# Manufactured Home Project



## ThreeSistersPainting (Jan 7, 2017)

These aren't my favorite thing to do in the world but work is work! The biggest struggle I have is nothing is square and the walls are thinner which results in excess trim pieces around doors.

Used an aged oak laminate floor from HD, 1/4" drywall over the wood paneling with orange peel texture, followed by 3.5" base molding and 2.5" for doors. Used Miller Premium on ceilings, walls, trim, and cabinets. Still looking for a light to install. And yes I did install that piece of drywall backwards, cut the light hole out from the wrong side :/

Back door is going to be replaced by one from the manufacture. Over all it turned out good and seems up to date.


----------



## RH (Sep 7, 2010)

ThreeSistersPainting said:


> These aren't my favorite thing to do in the world but work is work! The biggest struggle I have is nothing is square and the walls are thinner which results in excess trim pieces around doors.
> 
> Used an aged oak laminate floor from HD, 1/4" drywall over the wood paneling with orange peel texture, followed by 3.5" base molding and 2.5" for doors. Used Miller Premium on ceilings, walls, trim, and cabinets. Still looking for a light to install. And yes I did install that piece of drywall backwards, cut the light hole out from the wrong side :/
> 
> Back door is going to be replaced by one from the manufacture. Over all it turned out good and seems up to date.

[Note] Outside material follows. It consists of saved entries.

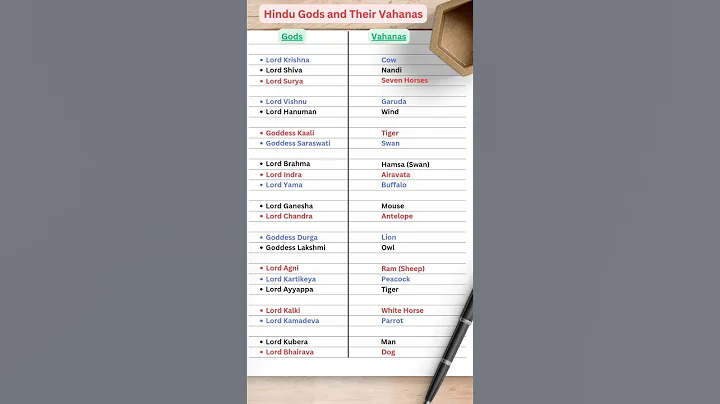 Hindu Gods and Their Vahanas

| Gods | Vahanas |
|---|---|
| • Lord Krishna | Cow |
| • Lord Shiva | Nandi |
| • Lord Surya | Seven Horses |
| • Lord Vishnu | Garuda |
| • Lord Hanuman | Wind |
| • Goddess Kaali | Tiger |
| • Goddess Saraswati | Swan |
| • Lord Brahma | Hamsa (Swan) |
| • Lord Indra | Airavata |
| • Lord Yama | Buffalo |
| • Lord Ganesha | Mouse |
| • Lord Chandra | Antelope |
| • Goddess Durga | Lion |
| • Goddess Lakshmi | Owl |
| • Lord Agni | Ram (Sheep) |
| • Lord Kartikeya | Peacock |
| • Lord Ayyappa | Tiger |
| • Lord Kalki | White Horse |
| • Lord Kamadeva | Parrot |
| • Lord Kubera | Man |
| • Lord Bhairava | Dog |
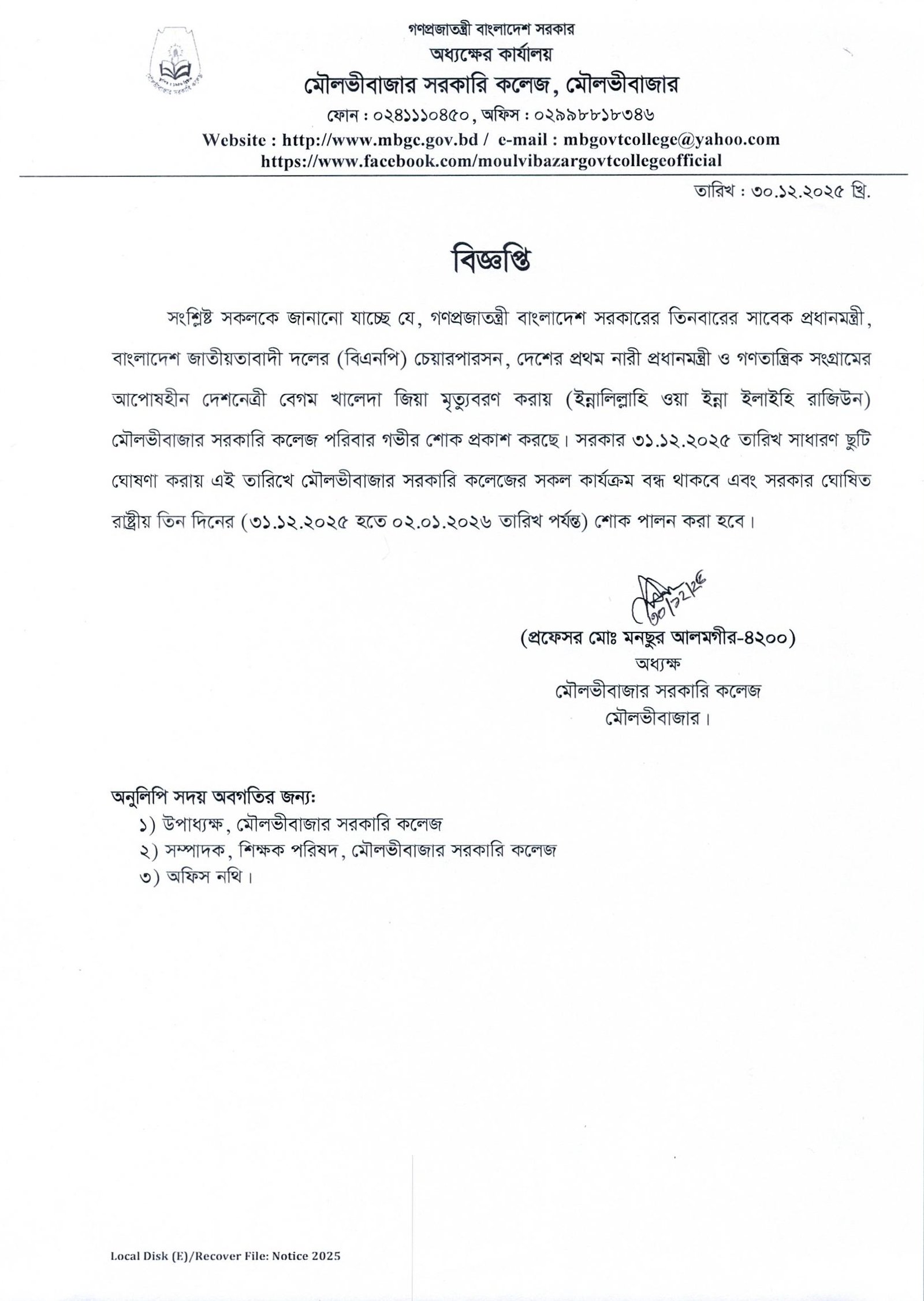 গণপ্রজাতন্ত্রী বাংলাদেশ সরকার
অধ্যক্ষের কার্যালয়
মৌলভীবাজার সরকারি কলেজ, মৌলভীবাজার
ফোন : ০২৪১১১০৪৫০, অফিস : ০২৯৯৮৮১৮৩৪৬
Website : http://www.mbgc.gov.bd / e-mail : mbgovtcollege@yahoo.com
https://www.facebook.com/moulvibazargovtcollegeofficial

তারিখ : ৩০.১২.২০২৫ খ্রি.

বিজ্ঞপ্তি

সংশ্লিষ্ট সকলকে জানানো যাচ্ছে যে, গণপ্রজাতন্ত্রী বাংলাদেশ সরকারের তিনবারের সাবেক প্রধানমন্ত্রী, বাংলাদেশ জাতীয়তাবাদী দলের (বিএনপি) চেয়ারপারসন, দেশের প্রথম নারী প্রধানমন্ত্রী ও গণতান্ত্রিক সংগ্রামের আপোষহীন দেশনেত্রী বেগম খালেদা জিয়া মৃত্যুবরণ করায় (ইন্নালিল্লাহি ওয়া ইন্না ইলাইহি রাজিউন) মৌলভীবাজার সরকারি কলেজ পরিবার গভীর শোক প্রকাশ করছে। সরকার ৩১.১২.২০২৫ তারিখ সাধারণ ছুটি ঘোষণা করায় এই তারিখে মৌলভীবাজার সরকারি কলেজের সকল কার্যক্রম বন্ধ থাকবে এবং সরকার ঘোষিত রাষ্ট্রীয় তিন দিনের (৩১.১২.২০২৫ হতে ০২.০১.২০২৬ তারিখ পর্যন্ত) শোক পালন করা হবে।

৩০/১২/২৫

(প্রফেসর মোঃ মনছুর আলমগীর-৪২০০)
অধ্যক্ষ
মৌলভীবাজার সরকারি কলেজ
মৌলভীবাজার।

অনুলিপি সদয় অবগতির জন্য:
১) উপাধ্যক্ষ, মৌলভীবাজার সরকারি কলেজ
২) সম্পাদক, শিক্ষক পরিষদ, মৌলভীবাজার সরকারি কলেজ
৩) অফিস নথি।

Local Disk (E)/Recover File: Notice 2025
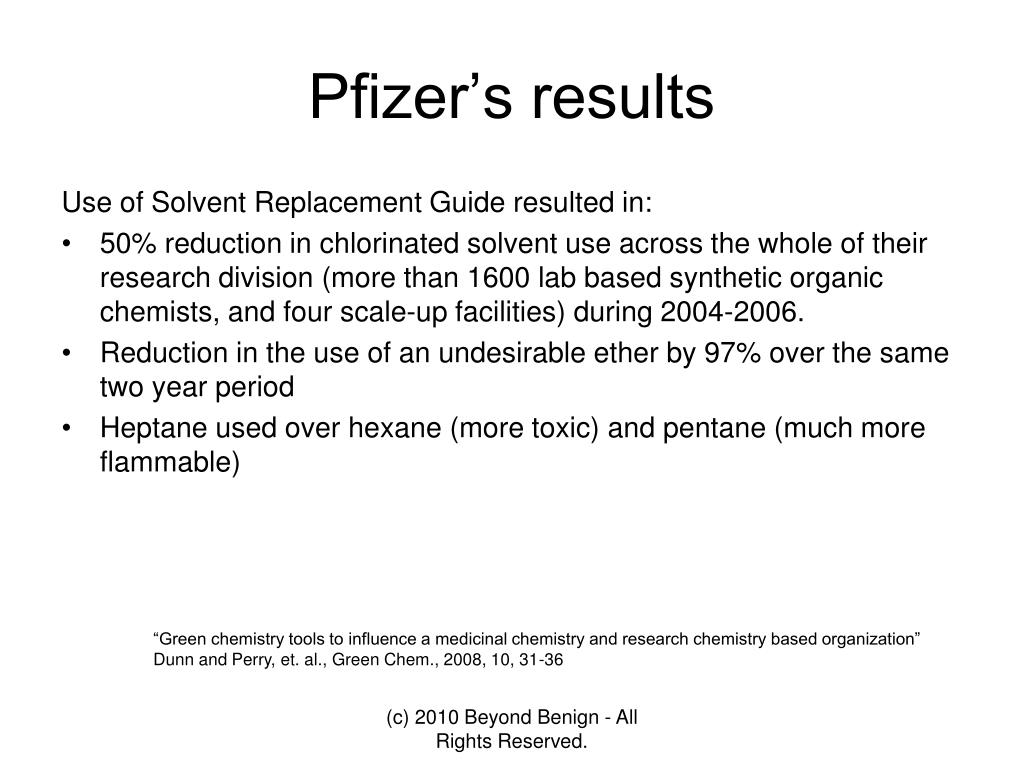 Pfizer’s results

Use of Solvent Replacement Guide resulted in:

• 50% reduction in chlorinated solvent use across the whole of their research division (more than 1600 lab based synthetic organic chemists, and four scale-up facilities) during 2004-2006.
• Reduction in the use of an undesirable ether by 97% over the same two year period
• Heptane used over hexane (more toxic) and pentane (much more flammable)

“Green chemistry tools to influence a medicinal chemistry and research chemistry based organization”
Dunn and Perry, et. al., Green Chem., 2008, 10, 31-36

(c) 2010 Beyond Benign - All Rights Reserved.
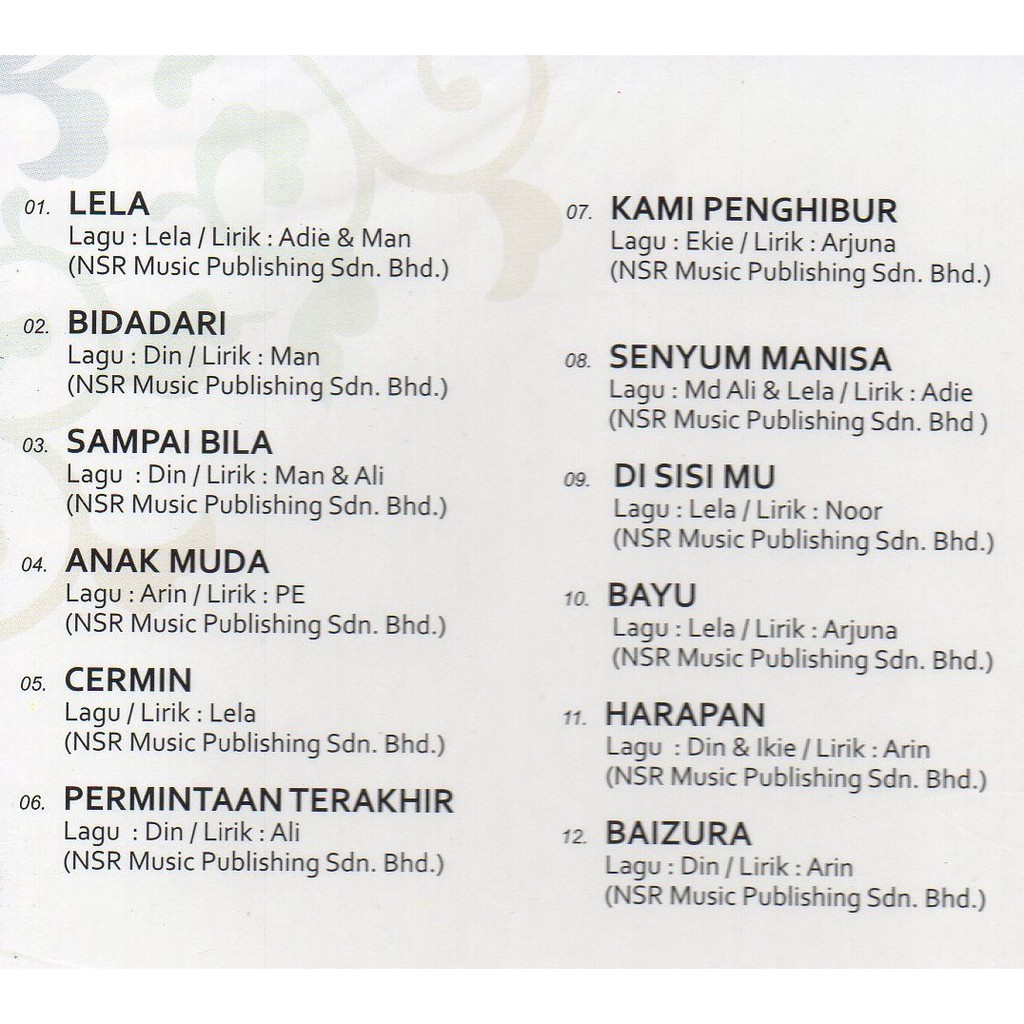 01. LELA
Lagu : Lela / Lirik : Adie & Man
(NSR Music Publishing Sdn. Bhd.)

02. BIDADARI
Lagu : Din / Lirik : Man
(NSR Music Publishing Sdn. Bhd.)

03. SAMPAI BILA
Lagu : Din / Lirik : Man & Ali
(NSR Music Publishing Sdn. Bhd.)

04. ANAK MUDA
Lagu : Arin / Lirik : PE
(NSR Music Publishing Sdn. Bhd.)

05. CERMIN
Lagu / Lirik : Lela
(NSR Music Publishing Sdn. Bhd.)

06. PERMINTAAN TERAKHIR
Lagu : Din / Lirik : Ali
(NSR Music Publishing Sdn. Bhd.)

07. KAMI PENGHIBUR
Lagu : Ekie / Lirik : Arjuna
(NSR Music Publishing Sdn. Bhd.)

08. SENYUM MANISA
Lagu : Md Ali & Lela / Lirik : Adie
(NSR Music Publishing Sdn. Bhd )

09. DI SISI MU
Lagu : Lela / Lirik : Noor
(NSR Music Publishing Sdn. Bhd.)

10. BAYU
Lagu : Lela / Lirik : Arjuna
(NSR Music Publishing Sdn. Bhd.)

11. HARAPAN
Lagu : Din & Ikie / Lirik : Arin
(NSR Music Publishing Sdn. Bhd.)

12. BAIZURA
Lagu : Din / Lirik : Arin
(NSR Music Publishing Sdn. Bhd.)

Looks great for what you originally had to work with. Bet you like trying to attach that sheet rock into those "studs" they use in those things. :smile:


----------



## ThreeSistersPainting (Jan 7, 2017)

Haha yes those are also lovely. This was going to be one of the harder rooms to do so I knocked it out first. Next is the hallway and dining rooms, lots of open space where I can hang whole pieces of drywall.


----------